The affected area of the tendon is treated with a small needle-like instrument called a TOPAZ wand. During the treatment, the wand is inserted briefly into multiple spots in a grid pattern. Radiofrequency waves cause trauma to scar tissue that hasn’t properly healed, resulting in increased blood flow back to the affected area. The device also removes small amounts of tissue that may be triggering pain or irritating nearby nerves.

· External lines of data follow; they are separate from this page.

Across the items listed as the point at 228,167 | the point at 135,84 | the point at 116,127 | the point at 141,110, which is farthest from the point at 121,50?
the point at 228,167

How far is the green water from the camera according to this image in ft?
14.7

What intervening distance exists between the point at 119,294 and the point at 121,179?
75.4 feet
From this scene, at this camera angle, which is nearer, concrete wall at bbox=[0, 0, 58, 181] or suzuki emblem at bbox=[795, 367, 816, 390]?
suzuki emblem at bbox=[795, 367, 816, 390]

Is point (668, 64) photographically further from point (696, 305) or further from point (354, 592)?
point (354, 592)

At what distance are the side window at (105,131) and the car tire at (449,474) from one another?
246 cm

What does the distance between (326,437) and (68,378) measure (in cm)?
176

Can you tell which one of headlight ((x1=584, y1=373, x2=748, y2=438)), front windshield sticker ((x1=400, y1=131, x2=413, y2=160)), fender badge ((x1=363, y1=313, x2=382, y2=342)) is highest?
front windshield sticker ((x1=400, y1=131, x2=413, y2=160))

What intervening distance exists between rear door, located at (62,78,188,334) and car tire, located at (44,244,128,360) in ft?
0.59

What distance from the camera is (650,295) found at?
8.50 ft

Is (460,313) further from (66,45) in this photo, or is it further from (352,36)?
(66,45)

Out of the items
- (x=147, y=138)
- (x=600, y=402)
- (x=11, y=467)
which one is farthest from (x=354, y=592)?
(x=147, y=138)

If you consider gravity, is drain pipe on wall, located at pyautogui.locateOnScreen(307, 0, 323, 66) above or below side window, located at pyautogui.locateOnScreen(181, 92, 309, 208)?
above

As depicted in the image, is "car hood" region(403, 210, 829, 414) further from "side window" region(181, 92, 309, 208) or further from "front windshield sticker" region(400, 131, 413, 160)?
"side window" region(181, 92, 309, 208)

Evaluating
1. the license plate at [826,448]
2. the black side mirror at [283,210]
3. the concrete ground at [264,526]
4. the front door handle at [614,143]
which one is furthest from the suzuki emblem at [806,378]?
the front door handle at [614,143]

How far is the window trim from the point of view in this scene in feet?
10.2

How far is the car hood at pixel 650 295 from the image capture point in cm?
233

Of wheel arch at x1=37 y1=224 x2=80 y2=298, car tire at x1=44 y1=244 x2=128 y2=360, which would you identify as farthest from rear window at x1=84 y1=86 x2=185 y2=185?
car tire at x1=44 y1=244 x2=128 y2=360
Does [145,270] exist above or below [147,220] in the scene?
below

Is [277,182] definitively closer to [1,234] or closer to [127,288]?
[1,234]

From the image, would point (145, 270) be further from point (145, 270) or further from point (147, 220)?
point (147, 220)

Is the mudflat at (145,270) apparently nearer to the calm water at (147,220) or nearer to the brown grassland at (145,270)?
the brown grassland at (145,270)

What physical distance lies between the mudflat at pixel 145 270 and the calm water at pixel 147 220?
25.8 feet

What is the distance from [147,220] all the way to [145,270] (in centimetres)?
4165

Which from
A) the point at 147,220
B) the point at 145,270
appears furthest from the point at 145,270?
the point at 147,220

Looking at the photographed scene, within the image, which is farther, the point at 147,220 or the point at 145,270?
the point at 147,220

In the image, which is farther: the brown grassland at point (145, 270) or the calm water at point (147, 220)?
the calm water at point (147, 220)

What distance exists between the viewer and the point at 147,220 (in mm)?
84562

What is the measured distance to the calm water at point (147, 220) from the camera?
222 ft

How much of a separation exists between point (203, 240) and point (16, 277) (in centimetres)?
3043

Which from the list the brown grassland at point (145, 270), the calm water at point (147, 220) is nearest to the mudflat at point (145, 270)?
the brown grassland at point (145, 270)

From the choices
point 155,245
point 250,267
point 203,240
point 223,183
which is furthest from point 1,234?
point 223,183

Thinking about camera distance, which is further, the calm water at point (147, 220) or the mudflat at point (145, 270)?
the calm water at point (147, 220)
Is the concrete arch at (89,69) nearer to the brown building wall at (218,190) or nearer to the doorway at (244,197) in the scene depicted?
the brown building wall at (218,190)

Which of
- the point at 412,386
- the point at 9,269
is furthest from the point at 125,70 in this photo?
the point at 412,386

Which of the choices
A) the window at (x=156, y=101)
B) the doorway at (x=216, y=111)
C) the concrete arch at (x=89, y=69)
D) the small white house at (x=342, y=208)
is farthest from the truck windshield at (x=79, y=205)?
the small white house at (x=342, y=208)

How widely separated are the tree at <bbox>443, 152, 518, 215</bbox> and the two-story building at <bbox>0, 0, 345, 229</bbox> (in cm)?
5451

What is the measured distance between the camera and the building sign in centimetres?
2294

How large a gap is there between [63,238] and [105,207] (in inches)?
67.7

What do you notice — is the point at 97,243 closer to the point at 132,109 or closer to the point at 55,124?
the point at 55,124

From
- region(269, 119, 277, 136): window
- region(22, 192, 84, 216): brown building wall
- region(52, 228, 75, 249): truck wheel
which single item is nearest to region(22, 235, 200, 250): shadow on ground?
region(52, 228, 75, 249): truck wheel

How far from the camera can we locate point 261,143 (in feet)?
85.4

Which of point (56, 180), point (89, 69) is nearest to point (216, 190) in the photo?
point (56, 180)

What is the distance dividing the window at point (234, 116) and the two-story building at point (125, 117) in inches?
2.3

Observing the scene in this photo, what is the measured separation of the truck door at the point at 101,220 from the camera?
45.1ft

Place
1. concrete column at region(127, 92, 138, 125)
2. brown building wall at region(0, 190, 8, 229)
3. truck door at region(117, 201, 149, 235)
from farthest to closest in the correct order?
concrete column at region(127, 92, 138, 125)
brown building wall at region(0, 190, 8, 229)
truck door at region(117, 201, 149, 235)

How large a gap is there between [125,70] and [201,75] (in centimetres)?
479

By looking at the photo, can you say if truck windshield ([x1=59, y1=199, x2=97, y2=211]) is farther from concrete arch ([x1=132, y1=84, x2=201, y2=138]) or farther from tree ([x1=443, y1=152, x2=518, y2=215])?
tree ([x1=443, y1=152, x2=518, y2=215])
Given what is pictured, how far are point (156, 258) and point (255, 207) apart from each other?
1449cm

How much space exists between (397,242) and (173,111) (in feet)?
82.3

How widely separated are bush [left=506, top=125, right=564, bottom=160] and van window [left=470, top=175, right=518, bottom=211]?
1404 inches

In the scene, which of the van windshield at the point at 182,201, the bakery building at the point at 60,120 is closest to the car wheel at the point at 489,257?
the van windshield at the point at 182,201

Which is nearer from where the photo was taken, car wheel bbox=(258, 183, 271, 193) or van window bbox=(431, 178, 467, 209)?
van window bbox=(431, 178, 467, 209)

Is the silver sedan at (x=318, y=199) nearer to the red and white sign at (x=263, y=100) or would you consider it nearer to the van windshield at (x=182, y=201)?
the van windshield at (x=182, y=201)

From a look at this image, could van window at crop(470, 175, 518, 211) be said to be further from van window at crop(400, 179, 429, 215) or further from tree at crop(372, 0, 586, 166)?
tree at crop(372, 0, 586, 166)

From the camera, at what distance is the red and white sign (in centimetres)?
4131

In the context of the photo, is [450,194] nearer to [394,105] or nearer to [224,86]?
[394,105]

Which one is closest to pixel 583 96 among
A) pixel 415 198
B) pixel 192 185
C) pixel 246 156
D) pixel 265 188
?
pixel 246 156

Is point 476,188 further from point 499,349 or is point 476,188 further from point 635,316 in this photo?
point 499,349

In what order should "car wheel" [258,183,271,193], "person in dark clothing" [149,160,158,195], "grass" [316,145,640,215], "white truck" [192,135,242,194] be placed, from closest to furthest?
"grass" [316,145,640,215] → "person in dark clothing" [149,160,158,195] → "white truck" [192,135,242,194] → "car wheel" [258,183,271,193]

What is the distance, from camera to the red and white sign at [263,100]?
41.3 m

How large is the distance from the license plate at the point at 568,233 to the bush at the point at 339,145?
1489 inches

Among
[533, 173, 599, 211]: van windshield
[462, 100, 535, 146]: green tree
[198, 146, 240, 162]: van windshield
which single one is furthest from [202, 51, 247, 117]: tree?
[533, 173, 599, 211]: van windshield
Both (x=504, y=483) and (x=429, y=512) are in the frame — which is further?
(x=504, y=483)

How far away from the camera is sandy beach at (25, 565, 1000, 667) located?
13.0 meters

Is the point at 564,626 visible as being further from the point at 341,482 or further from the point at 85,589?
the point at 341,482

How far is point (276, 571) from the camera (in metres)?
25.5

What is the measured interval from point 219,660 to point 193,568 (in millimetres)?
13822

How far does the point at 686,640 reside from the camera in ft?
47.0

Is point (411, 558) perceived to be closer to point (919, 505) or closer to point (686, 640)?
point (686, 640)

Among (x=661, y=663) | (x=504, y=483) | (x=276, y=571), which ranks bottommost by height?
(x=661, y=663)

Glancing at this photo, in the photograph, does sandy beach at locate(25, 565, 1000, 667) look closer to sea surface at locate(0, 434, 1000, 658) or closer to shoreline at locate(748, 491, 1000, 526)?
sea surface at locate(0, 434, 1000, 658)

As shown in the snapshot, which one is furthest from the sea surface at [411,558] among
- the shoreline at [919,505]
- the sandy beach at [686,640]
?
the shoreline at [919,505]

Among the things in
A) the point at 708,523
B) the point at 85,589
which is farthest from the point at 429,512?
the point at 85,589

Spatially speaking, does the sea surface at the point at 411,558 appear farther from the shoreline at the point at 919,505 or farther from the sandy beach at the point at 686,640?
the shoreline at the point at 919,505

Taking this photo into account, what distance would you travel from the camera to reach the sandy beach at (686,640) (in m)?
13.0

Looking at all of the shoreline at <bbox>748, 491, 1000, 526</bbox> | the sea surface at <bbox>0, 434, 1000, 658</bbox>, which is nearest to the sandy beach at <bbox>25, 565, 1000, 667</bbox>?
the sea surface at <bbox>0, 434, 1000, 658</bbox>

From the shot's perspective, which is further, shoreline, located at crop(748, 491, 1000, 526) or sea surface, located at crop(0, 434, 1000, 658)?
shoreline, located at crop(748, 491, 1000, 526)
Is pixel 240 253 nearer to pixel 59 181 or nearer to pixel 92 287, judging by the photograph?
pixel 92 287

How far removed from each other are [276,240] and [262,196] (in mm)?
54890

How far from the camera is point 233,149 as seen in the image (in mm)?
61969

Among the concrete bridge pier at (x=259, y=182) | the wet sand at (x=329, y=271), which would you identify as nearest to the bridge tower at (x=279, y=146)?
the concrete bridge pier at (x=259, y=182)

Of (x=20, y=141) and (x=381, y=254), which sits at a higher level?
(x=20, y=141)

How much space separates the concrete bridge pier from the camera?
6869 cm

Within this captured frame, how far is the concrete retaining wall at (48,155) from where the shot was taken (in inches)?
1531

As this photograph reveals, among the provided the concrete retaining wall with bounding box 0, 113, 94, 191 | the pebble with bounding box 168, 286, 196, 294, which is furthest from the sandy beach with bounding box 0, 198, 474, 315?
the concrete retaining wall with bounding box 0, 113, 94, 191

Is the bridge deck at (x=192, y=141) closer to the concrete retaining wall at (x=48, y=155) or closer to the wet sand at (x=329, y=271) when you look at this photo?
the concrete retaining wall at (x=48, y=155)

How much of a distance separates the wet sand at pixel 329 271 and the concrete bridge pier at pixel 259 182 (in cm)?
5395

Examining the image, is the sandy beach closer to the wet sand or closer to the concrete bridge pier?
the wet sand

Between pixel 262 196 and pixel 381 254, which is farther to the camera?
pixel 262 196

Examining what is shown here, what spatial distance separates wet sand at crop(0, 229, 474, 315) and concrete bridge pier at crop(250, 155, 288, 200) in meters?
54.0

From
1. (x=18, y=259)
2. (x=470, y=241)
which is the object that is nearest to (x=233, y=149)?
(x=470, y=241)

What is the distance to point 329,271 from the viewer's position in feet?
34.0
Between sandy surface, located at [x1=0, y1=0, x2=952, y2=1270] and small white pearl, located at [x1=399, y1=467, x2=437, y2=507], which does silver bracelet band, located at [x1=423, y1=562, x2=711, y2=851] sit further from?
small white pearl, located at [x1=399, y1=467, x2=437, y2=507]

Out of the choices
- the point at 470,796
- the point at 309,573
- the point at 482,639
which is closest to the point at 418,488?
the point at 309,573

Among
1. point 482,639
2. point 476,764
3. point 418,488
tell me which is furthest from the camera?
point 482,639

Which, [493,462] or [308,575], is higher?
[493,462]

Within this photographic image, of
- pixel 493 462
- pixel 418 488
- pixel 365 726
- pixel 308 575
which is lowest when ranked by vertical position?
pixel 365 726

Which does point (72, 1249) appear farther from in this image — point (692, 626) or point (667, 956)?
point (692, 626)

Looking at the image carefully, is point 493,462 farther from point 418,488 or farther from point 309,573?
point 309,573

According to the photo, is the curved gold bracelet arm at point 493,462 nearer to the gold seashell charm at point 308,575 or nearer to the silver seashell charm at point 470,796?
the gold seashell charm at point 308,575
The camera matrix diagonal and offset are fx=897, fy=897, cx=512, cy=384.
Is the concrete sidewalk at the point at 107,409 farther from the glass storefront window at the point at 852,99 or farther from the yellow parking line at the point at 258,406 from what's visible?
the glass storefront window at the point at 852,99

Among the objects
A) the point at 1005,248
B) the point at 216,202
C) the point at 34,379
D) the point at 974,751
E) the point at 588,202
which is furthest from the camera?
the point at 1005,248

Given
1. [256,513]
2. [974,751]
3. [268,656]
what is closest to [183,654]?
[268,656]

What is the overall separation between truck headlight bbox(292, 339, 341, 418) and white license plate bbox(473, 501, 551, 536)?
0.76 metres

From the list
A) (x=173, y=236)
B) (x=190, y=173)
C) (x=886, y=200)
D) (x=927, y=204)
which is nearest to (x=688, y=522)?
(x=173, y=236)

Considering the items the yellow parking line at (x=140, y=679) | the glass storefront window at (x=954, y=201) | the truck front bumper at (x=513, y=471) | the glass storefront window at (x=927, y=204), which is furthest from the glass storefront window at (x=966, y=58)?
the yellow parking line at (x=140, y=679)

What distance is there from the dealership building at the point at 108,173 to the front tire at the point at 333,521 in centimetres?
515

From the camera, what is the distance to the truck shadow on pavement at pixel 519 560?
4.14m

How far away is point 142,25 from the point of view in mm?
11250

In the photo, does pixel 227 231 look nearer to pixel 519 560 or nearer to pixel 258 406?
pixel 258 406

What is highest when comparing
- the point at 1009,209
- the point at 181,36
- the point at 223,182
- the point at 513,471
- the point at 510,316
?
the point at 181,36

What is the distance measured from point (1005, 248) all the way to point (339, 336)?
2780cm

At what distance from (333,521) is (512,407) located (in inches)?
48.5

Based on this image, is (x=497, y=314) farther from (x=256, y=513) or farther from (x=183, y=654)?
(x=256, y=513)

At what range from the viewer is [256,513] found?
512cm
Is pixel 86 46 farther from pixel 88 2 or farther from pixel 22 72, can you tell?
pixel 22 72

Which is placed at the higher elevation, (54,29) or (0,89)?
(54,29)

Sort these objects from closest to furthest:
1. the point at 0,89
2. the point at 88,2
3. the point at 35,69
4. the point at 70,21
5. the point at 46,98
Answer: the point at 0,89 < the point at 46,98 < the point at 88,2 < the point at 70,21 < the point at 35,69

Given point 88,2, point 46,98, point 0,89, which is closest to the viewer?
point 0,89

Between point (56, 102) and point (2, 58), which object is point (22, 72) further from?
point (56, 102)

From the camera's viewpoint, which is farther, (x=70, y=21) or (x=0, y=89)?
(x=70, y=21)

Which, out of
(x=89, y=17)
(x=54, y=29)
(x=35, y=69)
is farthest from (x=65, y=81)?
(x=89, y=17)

Recovery and Follow-Up Care

Because the procedure is not invasive and doesn’t involve major stress to the heel, recovery from the minimally invasive heel pain treatment is much faster than with traditional surgery. Patients can often get back to light activities and movements within a few days after the procedure. Discomfort will gradually decrease within a week or two. When patients have been properly evaluated to determine the specific cause of their heel pain, the technique generally has a high success rate (approximately 80 percent). Full recovery typically takes 2-3 months.

TOPAZ has been extensively researched for more than a decade. The procedure has been performed over 5 million times. Making an effort to avoid excessive pressure on the heel, wearing comfortable shoes, and stretching the tendon the procedure was performed on before engaging in strenuous activities like jogging or running can increase the odds of enjoying long-term relief following treatment.